For any given day, sufficient momentary assessments are necessary to accurately characterize symptom experience for that day. Of the 5-7 random prompts that were scheduled each day, a minimum of 3 reports was required based upon our earlier work indicating that 3 reports is comparable to a higher density of 6 or 12 reports across the day.23 A patient’s data for any of the seven days was classified as missing if fewer than 3 momentary ratings were captured or if the EOD assessment for that day was missing. Ninety-six patients (91%) provided acceptable data for all 7 days, 7 patients had data for 6 days, and 2 had data for 5 days. All analyses were performed for the full sample of N = 105. For the 1-day analyses, means and correlations for each of the 7 days were simultaneously estimated in a single mixed-effects model, using the full-information maximum likelihood method. This method allows inclusion of all cases in the analysis even if some observations are missing, and has been referred to as “state of the art” for handling missing data in the methodological literature.17 For the 7-day analyses, if there were less than 7 EOD reports, ratings from all non-missing days were averaged to create a mean score for the week.
In order to include a patient’s data from any given day in the analyses, data were required for both the EOD and a minimum of 3 EMA ratings for that day. EMA prompts were randomly scheduled and, therefore, are viewed as a random sample of all possible reports that could have been obtained during the sampling period. Compliance was high with patients completing an average of 91% of the momentary prompts (range 68% - 100%). This compliance makes it reasonable to assume that the momentary data represent a random sampling of symptom experience over the patients’ waking hours. On average, patients completed 5.6 (SD = 1.27) momentary assessments each day with 82% of days having 5 or more momentary reports. Across all patients and days (735 reporting days) only 9 days had less than 3 momentary reports, and only 4 EOD assessments were missing, resulting in only 11 days (1.5%) classified as missing data (for 2 days, both the EOD assessment was missing and less than 3 momentary reports were completed).

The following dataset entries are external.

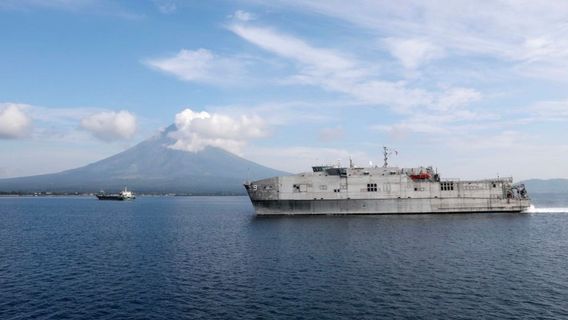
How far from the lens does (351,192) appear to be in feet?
259

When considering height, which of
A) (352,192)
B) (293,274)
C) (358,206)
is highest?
(352,192)

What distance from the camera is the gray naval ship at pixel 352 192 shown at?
78.7 m

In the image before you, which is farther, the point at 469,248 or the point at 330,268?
the point at 469,248

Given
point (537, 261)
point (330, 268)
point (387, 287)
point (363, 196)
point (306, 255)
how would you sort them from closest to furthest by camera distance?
point (387, 287) < point (330, 268) < point (537, 261) < point (306, 255) < point (363, 196)

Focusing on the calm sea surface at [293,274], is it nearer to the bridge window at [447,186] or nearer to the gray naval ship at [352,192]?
the gray naval ship at [352,192]

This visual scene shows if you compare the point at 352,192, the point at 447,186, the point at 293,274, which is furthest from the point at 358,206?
the point at 293,274

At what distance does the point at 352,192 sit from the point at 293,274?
4492 cm

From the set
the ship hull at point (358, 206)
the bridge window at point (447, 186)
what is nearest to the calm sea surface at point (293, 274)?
the ship hull at point (358, 206)

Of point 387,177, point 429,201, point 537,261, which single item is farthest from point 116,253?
point 429,201

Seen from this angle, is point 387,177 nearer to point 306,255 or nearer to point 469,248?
point 469,248

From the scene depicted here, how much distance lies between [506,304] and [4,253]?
48.2 m

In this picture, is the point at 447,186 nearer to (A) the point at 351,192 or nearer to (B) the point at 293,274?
(A) the point at 351,192

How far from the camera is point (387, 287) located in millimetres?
31516

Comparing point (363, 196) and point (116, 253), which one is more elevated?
point (363, 196)
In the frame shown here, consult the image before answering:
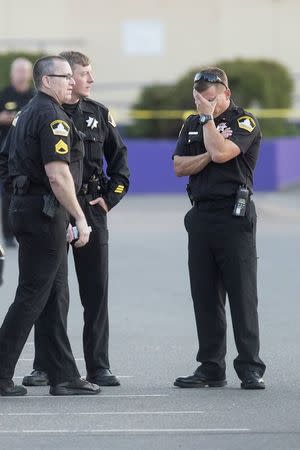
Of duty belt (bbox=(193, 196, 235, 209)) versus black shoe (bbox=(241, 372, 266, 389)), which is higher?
duty belt (bbox=(193, 196, 235, 209))

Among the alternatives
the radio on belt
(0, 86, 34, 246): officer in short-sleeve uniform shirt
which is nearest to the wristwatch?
the radio on belt

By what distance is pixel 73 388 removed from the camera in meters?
7.68

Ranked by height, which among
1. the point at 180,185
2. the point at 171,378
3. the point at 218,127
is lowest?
the point at 180,185

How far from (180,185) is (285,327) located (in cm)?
1263

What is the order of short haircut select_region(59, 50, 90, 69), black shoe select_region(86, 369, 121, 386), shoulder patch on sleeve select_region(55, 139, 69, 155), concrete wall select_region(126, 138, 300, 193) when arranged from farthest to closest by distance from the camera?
1. concrete wall select_region(126, 138, 300, 193)
2. black shoe select_region(86, 369, 121, 386)
3. short haircut select_region(59, 50, 90, 69)
4. shoulder patch on sleeve select_region(55, 139, 69, 155)

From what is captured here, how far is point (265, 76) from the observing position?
2425cm

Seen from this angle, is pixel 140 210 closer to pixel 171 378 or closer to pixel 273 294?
pixel 273 294

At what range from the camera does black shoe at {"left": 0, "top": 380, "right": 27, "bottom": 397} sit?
7602 mm

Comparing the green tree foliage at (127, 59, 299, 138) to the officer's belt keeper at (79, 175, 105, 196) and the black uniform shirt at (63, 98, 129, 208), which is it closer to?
the black uniform shirt at (63, 98, 129, 208)

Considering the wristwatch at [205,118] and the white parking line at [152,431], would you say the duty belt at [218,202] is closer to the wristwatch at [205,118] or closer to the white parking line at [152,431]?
the wristwatch at [205,118]

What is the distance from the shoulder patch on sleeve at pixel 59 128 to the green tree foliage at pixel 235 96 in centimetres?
1627

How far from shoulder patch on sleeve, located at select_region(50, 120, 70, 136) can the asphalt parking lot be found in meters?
1.45

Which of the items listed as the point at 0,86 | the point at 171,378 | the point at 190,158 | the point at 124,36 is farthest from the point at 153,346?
the point at 124,36

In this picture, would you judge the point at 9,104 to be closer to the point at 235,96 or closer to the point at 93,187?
the point at 93,187
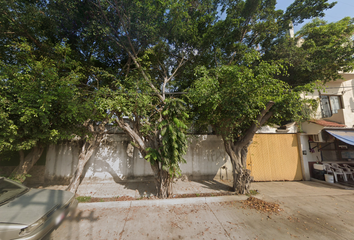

Descriptive statistics showing the means and standard errors for each of the pain and fatigue/energy items on each of the days of the week and aggregated over the entire week are shown in Table 3. Pain intensity (BPI) as measured by EMA averaged 40.7 for the week and was significantly lower than the EOD average of 47.0 (p <.001). Mean momentary fatigue (BFI) was also significantly lower than the mean EOD ratings for the week (47.0 vs. 52.5, p <.001). Eight of the 10 items showed this pattern for both daily and weekly average comparisons. For the two positive symptoms (energetic and full of life), the pattern was reversed, though only significantly so for the latter.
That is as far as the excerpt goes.